● **Fragmento citado**
El ser humano lleva contaminando el planeta desde hace miles de años. En concreto, hay estudios que datan a la Edad de Bronce como el primer momento de emisiones de gases de efecto invernadero por la fundición de metales. Esto se dio en los Balcanes, hace 5.600 años, según el estudio de la revista Proceedings of the National Academy of Sciences. Desde entonces, las emisiones globales de CO2 no han parado de crecer salvo en años puntuales, como en 2020, donde hubo 2.000 millones de toneladas menos de dióxido de carbono en la atmósfera por la pandemia.
Unas pandemias que, si las emisiones prosiguen con el ritmo actual, es probable que sean más frecuentes. Así lo determina el informe de Lancet Countdown de 2022, que sugiere que la probabilidad de que se repita la propagación de una enfermedad por el mundo sea un 2% mayor cada año.
Es entonces cuando se plantea el problema: ¿hay que elegir entre sanidad o economía? Y es que el sistema actual tiene un problema: necesita la quema de combustibles para producir energía y funcionar, pero este uso es precisamente lo que aumenta las emisiones y, por ende, el calentamiento global.

● **Datos proporcionados**
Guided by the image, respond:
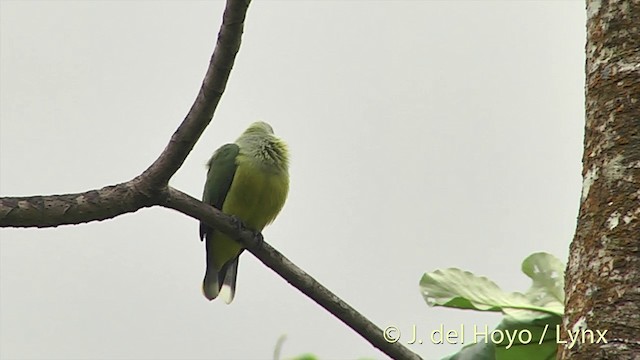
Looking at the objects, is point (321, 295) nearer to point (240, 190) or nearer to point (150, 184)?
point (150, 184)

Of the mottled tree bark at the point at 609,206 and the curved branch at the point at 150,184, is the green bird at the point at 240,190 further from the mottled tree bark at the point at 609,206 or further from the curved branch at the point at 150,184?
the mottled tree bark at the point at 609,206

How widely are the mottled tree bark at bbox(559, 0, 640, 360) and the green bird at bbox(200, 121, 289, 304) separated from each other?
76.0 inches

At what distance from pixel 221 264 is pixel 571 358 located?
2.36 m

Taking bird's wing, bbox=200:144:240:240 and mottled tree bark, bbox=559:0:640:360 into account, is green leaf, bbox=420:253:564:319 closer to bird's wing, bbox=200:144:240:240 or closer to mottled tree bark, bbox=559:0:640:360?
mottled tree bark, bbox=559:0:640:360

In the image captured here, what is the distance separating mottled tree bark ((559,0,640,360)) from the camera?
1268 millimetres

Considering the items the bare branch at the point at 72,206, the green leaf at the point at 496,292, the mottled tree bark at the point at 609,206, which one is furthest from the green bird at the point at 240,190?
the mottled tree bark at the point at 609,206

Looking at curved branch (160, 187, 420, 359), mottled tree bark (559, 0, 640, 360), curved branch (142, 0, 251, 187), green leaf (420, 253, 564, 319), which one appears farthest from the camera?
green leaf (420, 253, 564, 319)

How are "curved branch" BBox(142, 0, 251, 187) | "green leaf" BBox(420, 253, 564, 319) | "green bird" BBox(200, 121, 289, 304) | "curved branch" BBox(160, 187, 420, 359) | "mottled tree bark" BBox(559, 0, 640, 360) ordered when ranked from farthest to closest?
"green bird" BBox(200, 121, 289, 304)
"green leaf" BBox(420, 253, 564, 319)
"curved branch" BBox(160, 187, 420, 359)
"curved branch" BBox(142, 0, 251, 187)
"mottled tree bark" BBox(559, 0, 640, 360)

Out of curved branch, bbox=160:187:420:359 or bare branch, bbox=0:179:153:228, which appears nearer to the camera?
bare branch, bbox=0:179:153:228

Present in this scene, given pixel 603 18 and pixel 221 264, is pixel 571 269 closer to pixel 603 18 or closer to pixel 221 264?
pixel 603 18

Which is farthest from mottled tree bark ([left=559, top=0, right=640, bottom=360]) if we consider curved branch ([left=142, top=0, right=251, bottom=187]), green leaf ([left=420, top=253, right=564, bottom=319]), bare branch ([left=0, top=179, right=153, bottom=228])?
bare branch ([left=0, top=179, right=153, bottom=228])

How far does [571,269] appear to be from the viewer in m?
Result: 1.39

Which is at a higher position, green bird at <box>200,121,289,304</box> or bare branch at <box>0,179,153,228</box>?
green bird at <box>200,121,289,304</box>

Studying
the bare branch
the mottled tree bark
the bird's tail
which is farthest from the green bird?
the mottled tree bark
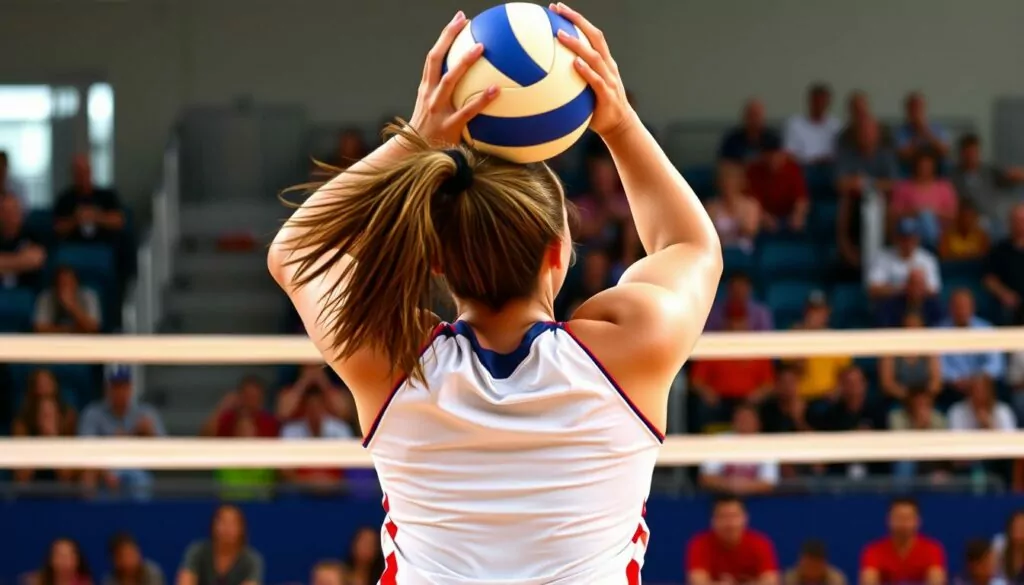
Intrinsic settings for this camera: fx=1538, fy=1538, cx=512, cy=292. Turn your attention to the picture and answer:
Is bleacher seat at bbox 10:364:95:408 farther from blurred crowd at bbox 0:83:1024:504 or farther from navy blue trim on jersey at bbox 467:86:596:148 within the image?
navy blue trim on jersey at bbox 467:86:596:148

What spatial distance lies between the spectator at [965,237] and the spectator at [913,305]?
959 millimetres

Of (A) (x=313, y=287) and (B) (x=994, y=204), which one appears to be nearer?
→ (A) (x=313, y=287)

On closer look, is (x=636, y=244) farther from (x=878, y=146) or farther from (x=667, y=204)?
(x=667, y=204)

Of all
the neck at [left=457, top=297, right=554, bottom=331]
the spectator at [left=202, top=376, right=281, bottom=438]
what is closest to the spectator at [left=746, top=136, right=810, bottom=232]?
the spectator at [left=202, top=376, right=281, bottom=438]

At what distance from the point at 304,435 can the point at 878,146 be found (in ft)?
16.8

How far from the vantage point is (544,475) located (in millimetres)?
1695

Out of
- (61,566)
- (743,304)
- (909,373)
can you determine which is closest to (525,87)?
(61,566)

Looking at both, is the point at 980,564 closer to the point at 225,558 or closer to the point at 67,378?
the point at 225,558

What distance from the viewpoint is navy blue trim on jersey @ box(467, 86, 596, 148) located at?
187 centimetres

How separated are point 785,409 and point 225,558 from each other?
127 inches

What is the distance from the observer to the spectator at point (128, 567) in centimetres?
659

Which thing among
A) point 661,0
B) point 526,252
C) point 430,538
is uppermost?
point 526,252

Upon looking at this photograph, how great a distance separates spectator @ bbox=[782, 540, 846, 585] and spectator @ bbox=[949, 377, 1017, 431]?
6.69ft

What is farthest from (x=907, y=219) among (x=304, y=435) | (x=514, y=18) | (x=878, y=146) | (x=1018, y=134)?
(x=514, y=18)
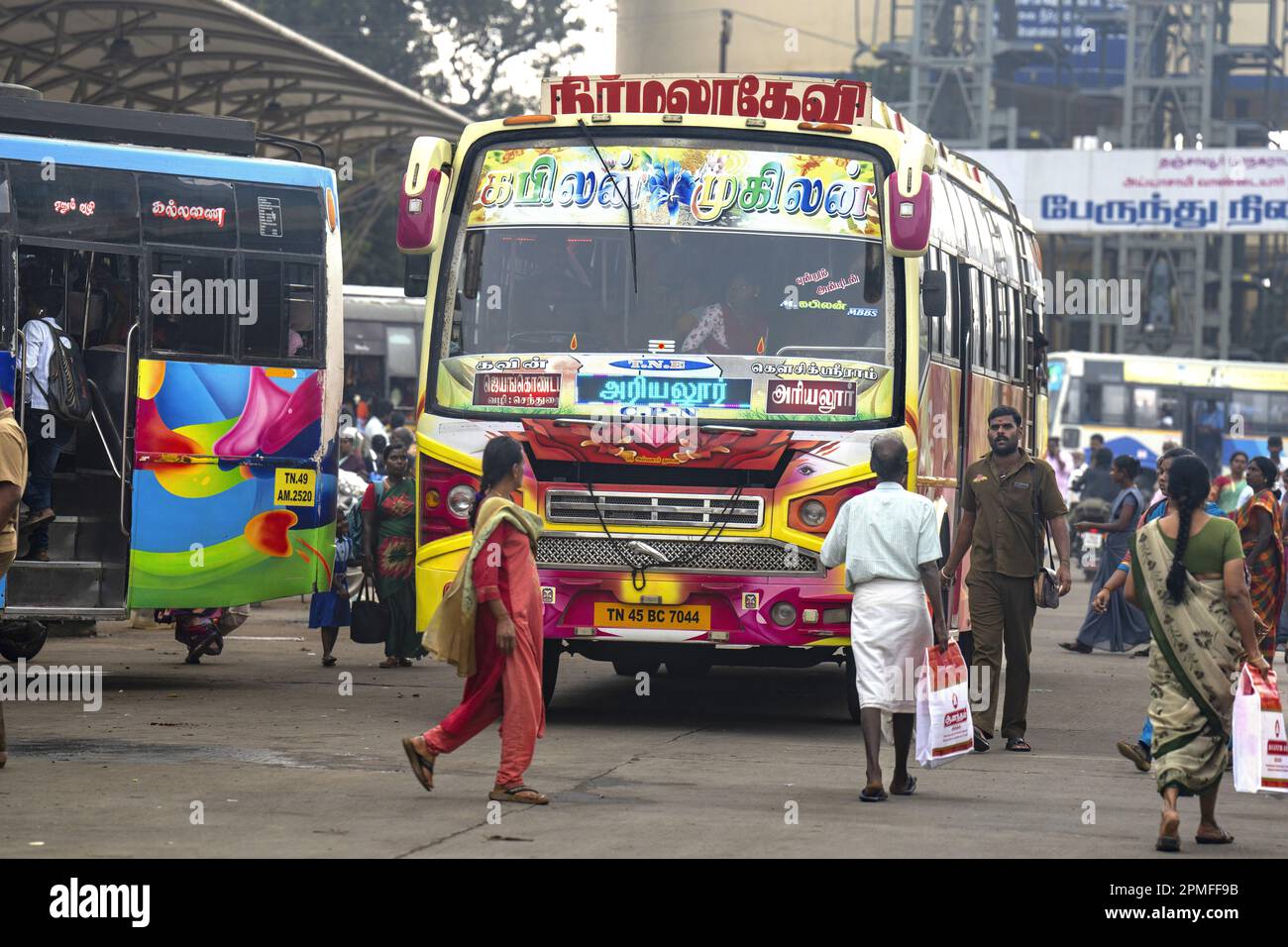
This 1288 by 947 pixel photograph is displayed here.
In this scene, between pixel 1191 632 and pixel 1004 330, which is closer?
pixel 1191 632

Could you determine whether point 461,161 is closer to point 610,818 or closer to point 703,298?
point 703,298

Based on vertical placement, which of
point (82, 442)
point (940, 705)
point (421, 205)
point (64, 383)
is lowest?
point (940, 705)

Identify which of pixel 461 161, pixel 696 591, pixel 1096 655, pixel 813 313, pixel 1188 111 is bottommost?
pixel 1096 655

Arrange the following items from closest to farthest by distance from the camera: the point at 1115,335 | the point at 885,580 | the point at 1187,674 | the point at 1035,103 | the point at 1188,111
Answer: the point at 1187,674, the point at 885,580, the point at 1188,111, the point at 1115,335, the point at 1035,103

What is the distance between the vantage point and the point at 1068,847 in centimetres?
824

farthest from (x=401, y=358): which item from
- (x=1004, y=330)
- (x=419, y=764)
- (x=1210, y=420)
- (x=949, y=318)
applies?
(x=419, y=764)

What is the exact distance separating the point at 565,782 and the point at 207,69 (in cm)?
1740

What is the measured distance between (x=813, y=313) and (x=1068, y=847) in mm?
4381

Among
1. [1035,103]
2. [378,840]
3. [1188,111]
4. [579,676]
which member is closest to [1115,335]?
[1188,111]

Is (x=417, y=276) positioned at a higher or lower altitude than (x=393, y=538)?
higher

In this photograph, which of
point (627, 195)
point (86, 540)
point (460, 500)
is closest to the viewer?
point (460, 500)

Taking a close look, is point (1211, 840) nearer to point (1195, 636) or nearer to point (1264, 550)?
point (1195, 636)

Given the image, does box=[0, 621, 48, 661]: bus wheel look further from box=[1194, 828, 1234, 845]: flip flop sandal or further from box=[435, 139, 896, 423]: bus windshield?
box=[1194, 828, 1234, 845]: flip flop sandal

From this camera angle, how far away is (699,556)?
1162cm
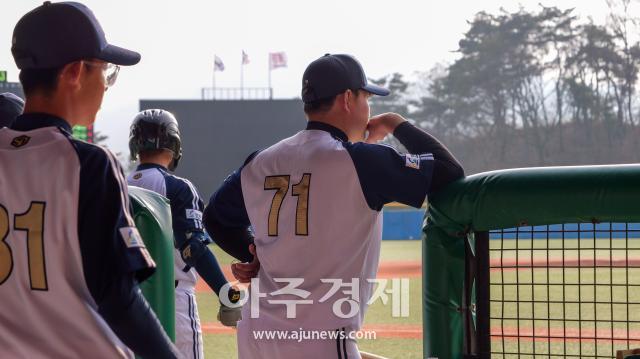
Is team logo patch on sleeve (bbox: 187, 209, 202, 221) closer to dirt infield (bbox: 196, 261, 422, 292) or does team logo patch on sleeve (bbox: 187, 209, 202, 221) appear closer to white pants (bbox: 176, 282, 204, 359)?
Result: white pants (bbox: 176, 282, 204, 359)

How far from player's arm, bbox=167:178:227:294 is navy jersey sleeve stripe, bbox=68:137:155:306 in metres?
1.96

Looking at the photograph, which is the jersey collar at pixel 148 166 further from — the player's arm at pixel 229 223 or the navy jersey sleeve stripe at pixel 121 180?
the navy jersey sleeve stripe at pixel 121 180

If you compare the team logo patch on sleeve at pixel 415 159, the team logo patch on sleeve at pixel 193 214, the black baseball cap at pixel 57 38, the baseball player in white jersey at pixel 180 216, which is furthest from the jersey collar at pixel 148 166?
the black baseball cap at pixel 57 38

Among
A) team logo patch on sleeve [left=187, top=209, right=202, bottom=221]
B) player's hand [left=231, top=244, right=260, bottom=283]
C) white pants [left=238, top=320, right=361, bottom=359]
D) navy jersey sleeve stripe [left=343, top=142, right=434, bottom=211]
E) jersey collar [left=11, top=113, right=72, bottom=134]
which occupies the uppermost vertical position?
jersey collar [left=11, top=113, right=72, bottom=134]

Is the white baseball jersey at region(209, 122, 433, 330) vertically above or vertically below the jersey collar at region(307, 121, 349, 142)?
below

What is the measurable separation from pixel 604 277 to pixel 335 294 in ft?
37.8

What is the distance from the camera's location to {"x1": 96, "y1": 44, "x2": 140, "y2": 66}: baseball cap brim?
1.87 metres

● **Problema a resolver**
Responde a estas preguntas con la información del texto sobre las emisiones:
(a) ¿En qué región se produjeron las primeras emisiones por la fundición de metales?
(b) ¿Cuántas toneladas menos de dióxido de carbono hubo en la atmósfera en 2020?
(c) ¿En qué porcentaje aumentaría cada año la probabilidad de una nueva pandemia, según el informe de Lancet Countdown de 2022?
Estos datos provienen de una fuente distinta a la del fragmento.

● **Respuesta escrita**
(a) En los Balcanes.
(b) 2.000 millones de toneladas.
(c) Un 2%.